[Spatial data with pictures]
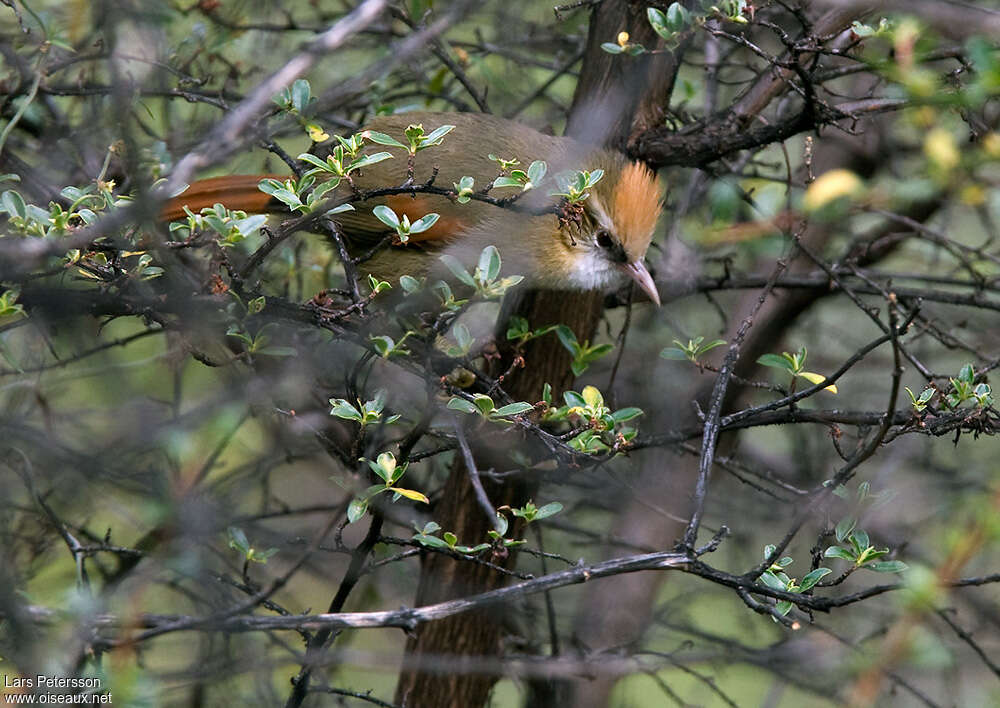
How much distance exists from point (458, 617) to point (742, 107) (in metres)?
1.85

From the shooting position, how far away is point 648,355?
14.9 ft

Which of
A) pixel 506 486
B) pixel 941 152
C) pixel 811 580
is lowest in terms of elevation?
pixel 506 486

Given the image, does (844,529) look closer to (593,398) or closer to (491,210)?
(593,398)

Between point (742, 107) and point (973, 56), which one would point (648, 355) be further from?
point (973, 56)

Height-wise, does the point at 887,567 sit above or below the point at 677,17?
below

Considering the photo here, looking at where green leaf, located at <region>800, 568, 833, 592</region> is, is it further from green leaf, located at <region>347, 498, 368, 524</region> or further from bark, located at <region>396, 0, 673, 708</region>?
bark, located at <region>396, 0, 673, 708</region>

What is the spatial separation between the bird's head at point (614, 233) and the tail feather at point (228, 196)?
102 cm

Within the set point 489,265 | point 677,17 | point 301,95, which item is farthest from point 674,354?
point 301,95

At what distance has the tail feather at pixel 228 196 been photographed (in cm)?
336

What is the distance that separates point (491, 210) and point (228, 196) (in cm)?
89

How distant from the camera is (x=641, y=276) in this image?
3.47 m

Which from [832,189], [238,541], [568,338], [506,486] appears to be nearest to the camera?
[832,189]

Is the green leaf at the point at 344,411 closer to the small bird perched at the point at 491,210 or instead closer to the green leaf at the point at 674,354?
the green leaf at the point at 674,354

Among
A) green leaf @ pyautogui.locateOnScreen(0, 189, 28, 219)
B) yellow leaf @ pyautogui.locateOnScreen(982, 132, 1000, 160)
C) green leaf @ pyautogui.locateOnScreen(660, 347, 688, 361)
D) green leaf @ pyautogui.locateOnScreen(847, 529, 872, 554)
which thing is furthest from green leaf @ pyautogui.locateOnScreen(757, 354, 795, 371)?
green leaf @ pyautogui.locateOnScreen(0, 189, 28, 219)
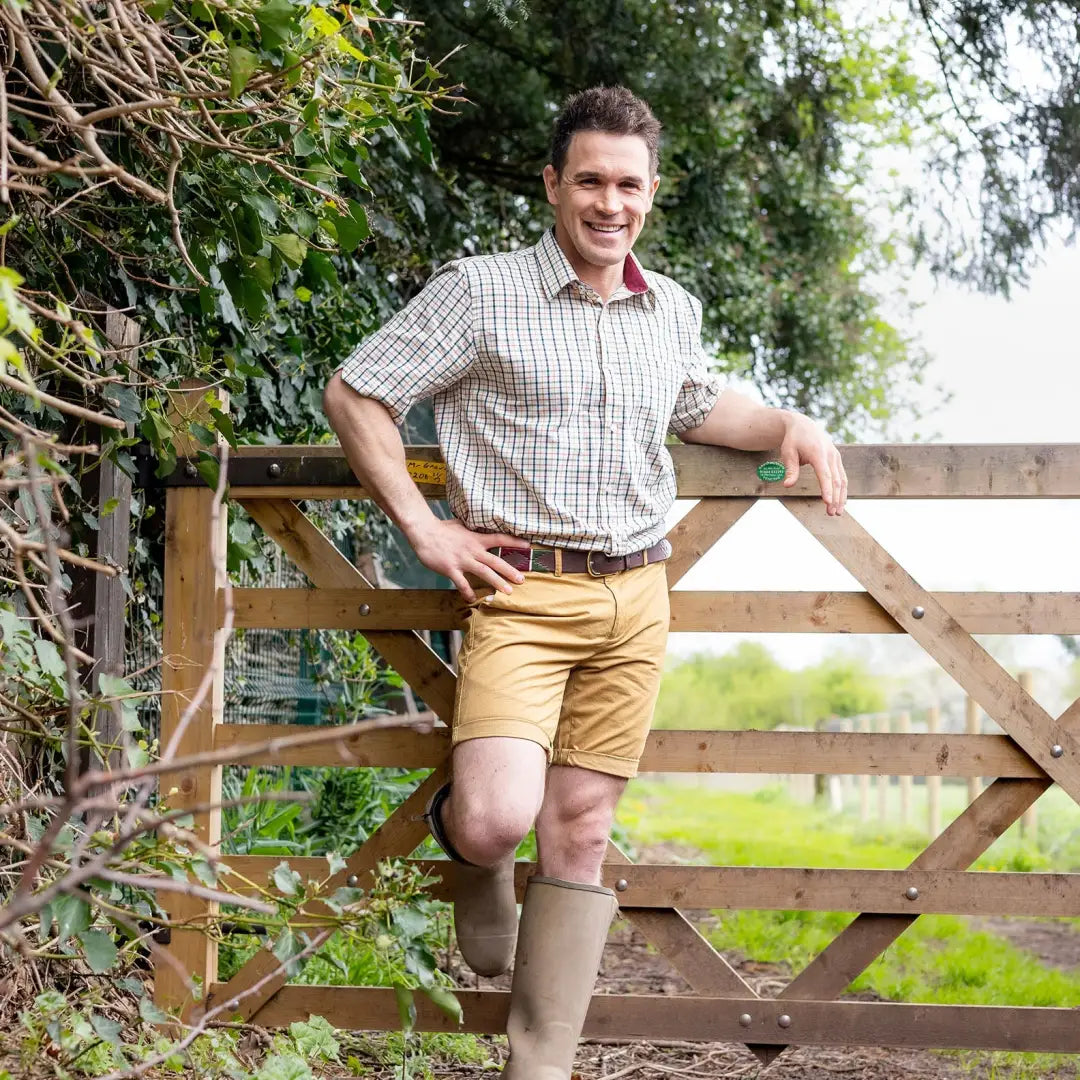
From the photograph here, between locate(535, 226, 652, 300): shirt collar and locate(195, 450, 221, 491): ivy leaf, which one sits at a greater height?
locate(535, 226, 652, 300): shirt collar

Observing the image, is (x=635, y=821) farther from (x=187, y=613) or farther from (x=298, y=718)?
(x=187, y=613)

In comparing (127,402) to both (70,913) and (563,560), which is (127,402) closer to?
(563,560)

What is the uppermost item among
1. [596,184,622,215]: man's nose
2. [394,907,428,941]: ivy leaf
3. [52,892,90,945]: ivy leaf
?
[596,184,622,215]: man's nose

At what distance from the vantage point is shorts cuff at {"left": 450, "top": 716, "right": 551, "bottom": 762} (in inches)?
A: 84.7

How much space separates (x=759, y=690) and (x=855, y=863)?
480 inches

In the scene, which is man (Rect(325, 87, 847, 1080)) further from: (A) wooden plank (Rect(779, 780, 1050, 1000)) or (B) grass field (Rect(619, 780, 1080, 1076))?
(B) grass field (Rect(619, 780, 1080, 1076))

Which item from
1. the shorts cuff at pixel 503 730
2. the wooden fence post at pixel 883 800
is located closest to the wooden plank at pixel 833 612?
the shorts cuff at pixel 503 730

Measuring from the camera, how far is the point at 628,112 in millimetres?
2346

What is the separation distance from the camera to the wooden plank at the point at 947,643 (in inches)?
99.9

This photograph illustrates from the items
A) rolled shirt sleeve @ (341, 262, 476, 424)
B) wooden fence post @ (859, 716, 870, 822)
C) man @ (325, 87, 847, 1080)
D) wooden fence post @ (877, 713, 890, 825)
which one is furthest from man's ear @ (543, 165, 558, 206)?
wooden fence post @ (859, 716, 870, 822)

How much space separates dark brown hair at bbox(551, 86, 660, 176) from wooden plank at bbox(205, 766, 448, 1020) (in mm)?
1276

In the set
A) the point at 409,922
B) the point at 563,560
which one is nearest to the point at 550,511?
the point at 563,560

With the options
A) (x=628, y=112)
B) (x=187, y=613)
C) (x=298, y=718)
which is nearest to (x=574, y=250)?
(x=628, y=112)

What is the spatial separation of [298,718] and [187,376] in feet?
6.71
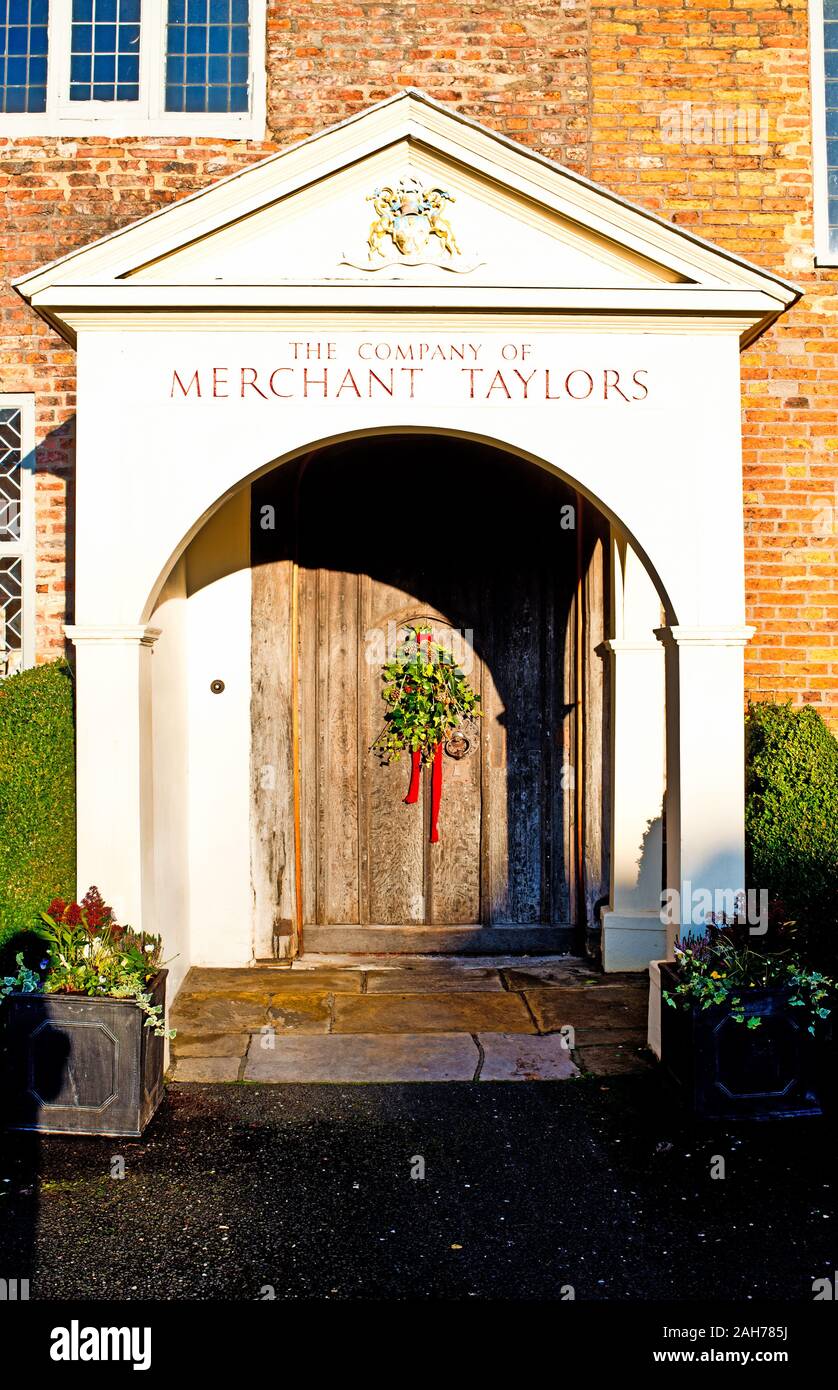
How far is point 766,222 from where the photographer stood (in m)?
6.59

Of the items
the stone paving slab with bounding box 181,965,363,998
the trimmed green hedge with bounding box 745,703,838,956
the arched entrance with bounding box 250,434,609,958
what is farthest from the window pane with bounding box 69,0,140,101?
the trimmed green hedge with bounding box 745,703,838,956

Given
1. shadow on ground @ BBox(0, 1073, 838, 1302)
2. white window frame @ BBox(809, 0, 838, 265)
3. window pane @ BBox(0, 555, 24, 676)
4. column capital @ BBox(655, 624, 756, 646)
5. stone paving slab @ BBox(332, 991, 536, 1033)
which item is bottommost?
shadow on ground @ BBox(0, 1073, 838, 1302)

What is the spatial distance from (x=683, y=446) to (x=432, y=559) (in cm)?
231

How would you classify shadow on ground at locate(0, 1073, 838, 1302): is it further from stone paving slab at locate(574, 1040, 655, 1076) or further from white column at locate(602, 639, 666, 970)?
white column at locate(602, 639, 666, 970)

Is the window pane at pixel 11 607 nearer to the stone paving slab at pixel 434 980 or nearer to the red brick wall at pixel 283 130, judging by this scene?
the red brick wall at pixel 283 130

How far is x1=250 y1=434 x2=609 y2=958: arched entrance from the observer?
6797 millimetres

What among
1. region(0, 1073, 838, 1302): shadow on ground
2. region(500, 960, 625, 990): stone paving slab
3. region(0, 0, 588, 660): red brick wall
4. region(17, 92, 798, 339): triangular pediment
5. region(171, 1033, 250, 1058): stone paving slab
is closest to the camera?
region(0, 1073, 838, 1302): shadow on ground

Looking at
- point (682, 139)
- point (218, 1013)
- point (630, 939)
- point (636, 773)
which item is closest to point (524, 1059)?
point (630, 939)

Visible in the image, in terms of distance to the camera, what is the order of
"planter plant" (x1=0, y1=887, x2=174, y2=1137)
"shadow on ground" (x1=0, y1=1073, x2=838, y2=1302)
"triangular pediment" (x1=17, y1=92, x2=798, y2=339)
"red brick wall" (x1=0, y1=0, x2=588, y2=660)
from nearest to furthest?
"shadow on ground" (x1=0, y1=1073, x2=838, y2=1302) < "planter plant" (x1=0, y1=887, x2=174, y2=1137) < "triangular pediment" (x1=17, y1=92, x2=798, y2=339) < "red brick wall" (x1=0, y1=0, x2=588, y2=660)

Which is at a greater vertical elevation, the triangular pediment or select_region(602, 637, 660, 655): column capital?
the triangular pediment

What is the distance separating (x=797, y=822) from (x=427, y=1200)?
8.46 ft

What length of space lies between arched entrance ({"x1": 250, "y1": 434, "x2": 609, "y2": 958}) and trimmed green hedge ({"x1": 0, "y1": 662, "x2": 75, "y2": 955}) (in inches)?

PROBLEM REQUIREMENTS:
Each record above is to be restated exactly, with its pictures removed from the copy.

RESPONSE FOR THIS EXERCISE:
How much distance exists from point (458, 617) to point (742, 107) (in metres)?
1.85

From the shooting position, how far away is point 648,355?
14.9 ft

Which of
A) pixel 506 486
B) pixel 941 152
C) pixel 811 580
is lowest in terms of elevation?
pixel 506 486

Given the image, does (844,529) look closer to (593,398) or closer to (491,210)?
(593,398)

Between point (742, 107) and point (973, 56), which one would point (648, 355) be further from?
point (973, 56)

Height-wise, does the point at 887,567 sit above or below the point at 677,17?
below

Considering the photo here, looking at where green leaf, located at <region>800, 568, 833, 592</region> is, is it further from green leaf, located at <region>347, 498, 368, 524</region> or further from bark, located at <region>396, 0, 673, 708</region>?
bark, located at <region>396, 0, 673, 708</region>

What is the spatial separation between the bird's head at point (614, 233) and the tail feather at point (228, 196)?
102 cm

Within the set point 489,265 | point 677,17 | point 301,95, which item is farthest from point 674,354?
point 301,95

At what distance has the tail feather at pixel 228 196 been photographed (in cm)?
336

What is the distance that separates point (491, 210) and point (228, 196) (in cm)?
89

How distant from the camera is (x=641, y=276) in this image?
3.47 m

Which from [832,189], [238,541], [568,338], [506,486] appears to be nearest to the camera?
[832,189]

Is the green leaf at the point at 344,411 closer to the small bird perched at the point at 491,210 or instead closer to the green leaf at the point at 674,354?
the green leaf at the point at 674,354

Among
A) green leaf @ pyautogui.locateOnScreen(0, 189, 28, 219)
B) yellow leaf @ pyautogui.locateOnScreen(982, 132, 1000, 160)
C) green leaf @ pyautogui.locateOnScreen(660, 347, 688, 361)
D) green leaf @ pyautogui.locateOnScreen(847, 529, 872, 554)
which thing is furthest from green leaf @ pyautogui.locateOnScreen(757, 354, 795, 371)?
green leaf @ pyautogui.locateOnScreen(0, 189, 28, 219)
From the photograph here, between locate(535, 226, 652, 300): shirt collar and locate(195, 450, 221, 491): ivy leaf, which one sits at a greater height?
locate(535, 226, 652, 300): shirt collar

Observing the image, is (x=635, y=821) farther from (x=187, y=613) or farther from (x=298, y=718)?
(x=187, y=613)

In comparing (127,402) to both (70,913) and (563,560), which is (127,402) closer to?
(563,560)

What is the uppermost item among
1. [596,184,622,215]: man's nose
2. [394,907,428,941]: ivy leaf
3. [52,892,90,945]: ivy leaf
?
[596,184,622,215]: man's nose

At what distance from the vantage point is shorts cuff at {"left": 450, "top": 716, "right": 551, "bottom": 762} (in inches)?
A: 84.7

How much space separates (x=759, y=690) and (x=855, y=863)?
480 inches

In the scene, which is man (Rect(325, 87, 847, 1080)) further from: (A) wooden plank (Rect(779, 780, 1050, 1000)) or (B) grass field (Rect(619, 780, 1080, 1076))?
(B) grass field (Rect(619, 780, 1080, 1076))

Which item from
1. the shorts cuff at pixel 503 730
2. the wooden fence post at pixel 883 800
is located closest to the wooden plank at pixel 833 612?
the shorts cuff at pixel 503 730

Measuring from the camera, how far is the point at 628,112 in millimetres?
2346

What is the separation distance from the camera to the wooden plank at the point at 947,643 (in inches)?
99.9

This photograph illustrates from the items
A) rolled shirt sleeve @ (341, 262, 476, 424)
B) wooden fence post @ (859, 716, 870, 822)
C) man @ (325, 87, 847, 1080)
D) wooden fence post @ (877, 713, 890, 825)
which one is furthest from man's ear @ (543, 165, 558, 206)?
wooden fence post @ (859, 716, 870, 822)

How much space separates dark brown hair at bbox(551, 86, 660, 176) from wooden plank at bbox(205, 766, 448, 1020) (in mm)?
1276

In the set
A) the point at 409,922
B) the point at 563,560
which one is nearest to the point at 550,511?
the point at 563,560

With the options
A) (x=628, y=112)
B) (x=187, y=613)
C) (x=298, y=718)
which is nearest to (x=574, y=250)?
(x=628, y=112)

What is the spatial separation of [298,718] and [187,376] in feet?
6.71
How far is point 766,222 from where the photographer stood (in m)?
6.59

Of the items
the stone paving slab with bounding box 181,965,363,998
the trimmed green hedge with bounding box 745,703,838,956
the arched entrance with bounding box 250,434,609,958
what is farthest from the window pane with bounding box 69,0,140,101?
the trimmed green hedge with bounding box 745,703,838,956

Given
1. shadow on ground @ BBox(0, 1073, 838, 1302)
2. white window frame @ BBox(809, 0, 838, 265)
3. window pane @ BBox(0, 555, 24, 676)
4. column capital @ BBox(655, 624, 756, 646)
5. stone paving slab @ BBox(332, 991, 536, 1033)
which item is bottommost?
shadow on ground @ BBox(0, 1073, 838, 1302)

What is the spatial distance from (x=683, y=446) to (x=432, y=559) (in cm)?
231

How would you classify shadow on ground at locate(0, 1073, 838, 1302): is it further from stone paving slab at locate(574, 1040, 655, 1076) or further from white column at locate(602, 639, 666, 970)?
white column at locate(602, 639, 666, 970)

Is the window pane at pixel 11 607 nearer to the stone paving slab at pixel 434 980 or nearer to the red brick wall at pixel 283 130, judging by this scene?
the red brick wall at pixel 283 130

How far is x1=250 y1=434 x2=609 y2=958: arched entrance from the observer?
6797 millimetres

What among
1. region(0, 1073, 838, 1302): shadow on ground
2. region(500, 960, 625, 990): stone paving slab
3. region(0, 0, 588, 660): red brick wall
4. region(17, 92, 798, 339): triangular pediment
5. region(171, 1033, 250, 1058): stone paving slab
is closest to the camera?
region(0, 1073, 838, 1302): shadow on ground

Looking at
- point (682, 139)
- point (218, 1013)
- point (630, 939)
- point (636, 773)
which item is closest to point (524, 1059)?
point (630, 939)

Visible in the image, in terms of distance to the camera, what is the order of
"planter plant" (x1=0, y1=887, x2=174, y2=1137)
"shadow on ground" (x1=0, y1=1073, x2=838, y2=1302)
"triangular pediment" (x1=17, y1=92, x2=798, y2=339)
"red brick wall" (x1=0, y1=0, x2=588, y2=660)
from nearest to furthest?
"shadow on ground" (x1=0, y1=1073, x2=838, y2=1302) < "planter plant" (x1=0, y1=887, x2=174, y2=1137) < "triangular pediment" (x1=17, y1=92, x2=798, y2=339) < "red brick wall" (x1=0, y1=0, x2=588, y2=660)

Which is at a greater vertical elevation, the triangular pediment or select_region(602, 637, 660, 655): column capital?
the triangular pediment

What is the distance separating (x=797, y=822) from (x=427, y=1200)?
8.46 ft

What length of space lies between arched entrance ({"x1": 250, "y1": 434, "x2": 609, "y2": 958}) and trimmed green hedge ({"x1": 0, "y1": 662, "x2": 75, "y2": 955}) (in inches)?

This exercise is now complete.